Nursery sites should be centrally located and accessible to the planting sites. Adequate water is a high priority. Proximity to roads and quick transport is important, as prolonged exposure of seedlings and cuttings during transport must be avoided. It is a good idea to locate the nursery near a settled area so that it can be constantly supervised and maintained regularly. If pots are to be used for seedlings, soil can be prepared at the site and placed in the pots as needed. If cuttings are to be transplanted directly into the soil, the soil must be of high quality, rich and deep with good drainage. A soil with a crumbly texture is best, with a reasonable mix of sand and clay. Other points to consider are:
o The availability of local labor and materials for constructing fencing, sheds, etc.
o The need for protection from wind, animals, and people,
o Written permission from the owner of the land or the community for its use
o The need for a caretaker
o Sites with few weeds
o Sites not recently used as nurseries (to avoid pests and depleted soil)
o Sufficient size for the expected need, with extra room adjacent to the facility for possible expansion.
Many of these points are covered in detail in Chapter 5. (For more information, see FAO, 1977; FAO, 1980; and FAO, 1982.)
Planting sites require the forester to learn land use patterns and analyze environmental opportunities and constraints in the area. These factors will determine if trees are needed, where they are needed, and how they can best be used. The most common reasons for planting trees fall into two categories: protection/conservation and production.
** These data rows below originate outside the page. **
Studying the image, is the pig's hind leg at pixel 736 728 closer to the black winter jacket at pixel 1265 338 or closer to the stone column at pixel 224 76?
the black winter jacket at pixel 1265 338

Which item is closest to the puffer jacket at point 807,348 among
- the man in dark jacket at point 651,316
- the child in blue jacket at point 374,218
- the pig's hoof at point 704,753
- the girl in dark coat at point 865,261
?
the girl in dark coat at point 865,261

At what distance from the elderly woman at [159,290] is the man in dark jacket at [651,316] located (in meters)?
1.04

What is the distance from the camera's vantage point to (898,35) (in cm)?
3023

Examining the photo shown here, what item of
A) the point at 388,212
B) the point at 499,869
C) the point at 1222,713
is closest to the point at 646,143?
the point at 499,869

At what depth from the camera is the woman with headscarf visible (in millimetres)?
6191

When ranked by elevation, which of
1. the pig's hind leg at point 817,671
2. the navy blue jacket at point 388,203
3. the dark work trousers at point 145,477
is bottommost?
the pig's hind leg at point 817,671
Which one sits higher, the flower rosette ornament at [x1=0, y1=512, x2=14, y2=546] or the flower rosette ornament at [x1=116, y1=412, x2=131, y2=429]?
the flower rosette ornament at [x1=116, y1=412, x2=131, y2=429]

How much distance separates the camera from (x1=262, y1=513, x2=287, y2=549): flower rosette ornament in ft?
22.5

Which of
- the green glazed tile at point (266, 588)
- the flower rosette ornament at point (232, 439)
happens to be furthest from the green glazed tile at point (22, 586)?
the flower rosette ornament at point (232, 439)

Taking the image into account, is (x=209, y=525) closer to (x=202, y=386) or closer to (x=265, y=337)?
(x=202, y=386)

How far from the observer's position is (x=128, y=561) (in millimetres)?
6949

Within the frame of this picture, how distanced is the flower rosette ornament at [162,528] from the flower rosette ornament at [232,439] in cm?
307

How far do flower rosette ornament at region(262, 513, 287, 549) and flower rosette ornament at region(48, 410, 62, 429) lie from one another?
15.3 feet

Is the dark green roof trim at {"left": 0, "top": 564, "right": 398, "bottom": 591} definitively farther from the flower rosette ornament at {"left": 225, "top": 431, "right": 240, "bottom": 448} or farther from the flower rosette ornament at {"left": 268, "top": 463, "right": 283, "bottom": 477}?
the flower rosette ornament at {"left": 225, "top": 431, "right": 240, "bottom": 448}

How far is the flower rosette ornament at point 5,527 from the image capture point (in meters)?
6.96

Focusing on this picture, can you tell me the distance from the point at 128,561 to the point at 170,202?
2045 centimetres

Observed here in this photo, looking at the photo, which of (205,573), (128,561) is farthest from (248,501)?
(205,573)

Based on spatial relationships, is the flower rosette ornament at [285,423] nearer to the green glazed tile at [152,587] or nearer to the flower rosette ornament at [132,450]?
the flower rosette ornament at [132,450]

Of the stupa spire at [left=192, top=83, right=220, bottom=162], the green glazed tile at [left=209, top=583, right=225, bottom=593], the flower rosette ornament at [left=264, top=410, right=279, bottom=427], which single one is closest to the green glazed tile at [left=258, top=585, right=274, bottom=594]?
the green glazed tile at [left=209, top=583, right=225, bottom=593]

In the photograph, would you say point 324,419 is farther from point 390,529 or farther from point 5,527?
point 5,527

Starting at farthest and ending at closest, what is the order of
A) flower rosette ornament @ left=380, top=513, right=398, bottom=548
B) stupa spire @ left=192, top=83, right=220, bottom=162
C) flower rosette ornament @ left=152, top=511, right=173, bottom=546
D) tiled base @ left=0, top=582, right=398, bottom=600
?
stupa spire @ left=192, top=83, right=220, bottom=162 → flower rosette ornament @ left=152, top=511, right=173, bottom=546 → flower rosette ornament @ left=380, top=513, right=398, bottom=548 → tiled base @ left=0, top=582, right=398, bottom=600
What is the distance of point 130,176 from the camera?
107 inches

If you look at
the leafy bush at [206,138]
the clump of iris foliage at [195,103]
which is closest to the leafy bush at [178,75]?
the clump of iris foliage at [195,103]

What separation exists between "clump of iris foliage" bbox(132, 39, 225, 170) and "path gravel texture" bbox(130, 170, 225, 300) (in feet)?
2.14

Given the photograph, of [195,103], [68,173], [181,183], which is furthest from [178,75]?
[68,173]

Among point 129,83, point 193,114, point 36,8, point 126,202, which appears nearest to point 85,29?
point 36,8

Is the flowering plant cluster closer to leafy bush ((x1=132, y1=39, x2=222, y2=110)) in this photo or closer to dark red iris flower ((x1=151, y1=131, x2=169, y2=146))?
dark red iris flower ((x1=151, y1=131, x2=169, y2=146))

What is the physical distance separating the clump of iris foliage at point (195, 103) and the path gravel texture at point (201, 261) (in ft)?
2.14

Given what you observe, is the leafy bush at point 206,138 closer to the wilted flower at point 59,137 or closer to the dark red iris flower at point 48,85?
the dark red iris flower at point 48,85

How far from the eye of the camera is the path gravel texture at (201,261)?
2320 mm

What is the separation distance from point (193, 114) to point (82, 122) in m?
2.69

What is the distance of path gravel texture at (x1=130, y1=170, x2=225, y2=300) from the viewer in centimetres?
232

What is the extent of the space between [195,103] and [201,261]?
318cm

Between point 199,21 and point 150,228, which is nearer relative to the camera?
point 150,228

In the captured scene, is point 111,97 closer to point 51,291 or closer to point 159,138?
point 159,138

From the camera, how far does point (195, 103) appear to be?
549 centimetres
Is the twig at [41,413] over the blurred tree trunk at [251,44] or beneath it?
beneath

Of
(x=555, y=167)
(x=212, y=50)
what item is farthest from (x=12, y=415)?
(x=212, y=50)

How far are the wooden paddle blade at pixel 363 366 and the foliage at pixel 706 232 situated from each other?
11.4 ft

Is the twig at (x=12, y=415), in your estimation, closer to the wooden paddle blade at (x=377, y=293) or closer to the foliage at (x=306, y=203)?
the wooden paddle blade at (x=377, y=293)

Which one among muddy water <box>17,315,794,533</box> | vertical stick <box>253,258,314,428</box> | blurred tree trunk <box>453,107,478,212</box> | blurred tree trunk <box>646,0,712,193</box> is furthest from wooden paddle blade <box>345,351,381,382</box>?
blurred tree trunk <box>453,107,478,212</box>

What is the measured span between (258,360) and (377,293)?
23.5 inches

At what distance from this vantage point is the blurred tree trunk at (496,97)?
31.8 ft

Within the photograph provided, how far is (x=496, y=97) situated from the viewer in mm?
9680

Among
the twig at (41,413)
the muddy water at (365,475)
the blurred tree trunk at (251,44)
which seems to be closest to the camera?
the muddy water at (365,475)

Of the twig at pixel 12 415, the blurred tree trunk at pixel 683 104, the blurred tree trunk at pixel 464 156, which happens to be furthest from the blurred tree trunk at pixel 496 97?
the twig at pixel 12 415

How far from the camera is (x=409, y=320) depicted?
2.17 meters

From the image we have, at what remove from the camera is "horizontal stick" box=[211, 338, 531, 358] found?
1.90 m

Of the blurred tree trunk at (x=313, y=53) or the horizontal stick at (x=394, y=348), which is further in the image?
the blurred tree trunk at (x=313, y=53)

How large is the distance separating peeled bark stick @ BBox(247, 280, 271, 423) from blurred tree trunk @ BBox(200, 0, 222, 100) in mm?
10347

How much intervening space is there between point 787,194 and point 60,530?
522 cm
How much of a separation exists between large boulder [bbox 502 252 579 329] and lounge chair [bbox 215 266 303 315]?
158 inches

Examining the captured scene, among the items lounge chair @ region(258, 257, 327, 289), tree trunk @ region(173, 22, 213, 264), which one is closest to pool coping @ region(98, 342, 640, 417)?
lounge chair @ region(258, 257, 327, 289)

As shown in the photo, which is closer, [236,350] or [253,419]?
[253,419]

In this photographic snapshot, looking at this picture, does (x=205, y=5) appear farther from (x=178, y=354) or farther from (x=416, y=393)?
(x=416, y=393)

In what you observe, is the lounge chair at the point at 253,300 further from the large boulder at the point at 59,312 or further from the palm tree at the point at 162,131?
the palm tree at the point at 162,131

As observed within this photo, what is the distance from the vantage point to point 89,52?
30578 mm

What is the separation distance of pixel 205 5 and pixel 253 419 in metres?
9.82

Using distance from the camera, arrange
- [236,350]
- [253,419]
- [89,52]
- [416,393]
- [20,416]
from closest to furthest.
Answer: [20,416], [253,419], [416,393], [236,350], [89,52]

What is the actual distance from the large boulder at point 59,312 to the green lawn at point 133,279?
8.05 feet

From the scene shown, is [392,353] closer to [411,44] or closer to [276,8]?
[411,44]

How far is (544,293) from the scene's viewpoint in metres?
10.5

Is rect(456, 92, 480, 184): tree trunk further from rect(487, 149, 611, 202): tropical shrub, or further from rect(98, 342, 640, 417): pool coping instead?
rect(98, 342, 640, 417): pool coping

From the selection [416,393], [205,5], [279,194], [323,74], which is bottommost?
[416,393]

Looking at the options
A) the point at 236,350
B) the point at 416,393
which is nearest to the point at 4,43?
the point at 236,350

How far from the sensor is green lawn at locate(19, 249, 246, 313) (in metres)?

For protection/conservation purposes, select a site that provides the best possible conservation results. Marginal lands or lands damaged by erosion can be greatly improved by tree planting. The site conditions will largely determine the types of tree species selected.
For production (food, fodder, fuel, etc.) a good site is necessary to maximize output. If farmers' fields are to be used, trees that work well w ith existing crops must be planted. Markets and transportation should be available on a regular basis. For forestry and community development purposes, using marginal and damaged land for production will allow both production and protection. There may be a need for both production and protection where ideal sites are not available for the type of trees specified by community and environmental needs.
As stated before, the community must be involved in the process of site selection. Other considerations involve permission (written) from the owner(s), agreements for maintenance and protection, and agreement on the techniques to be used.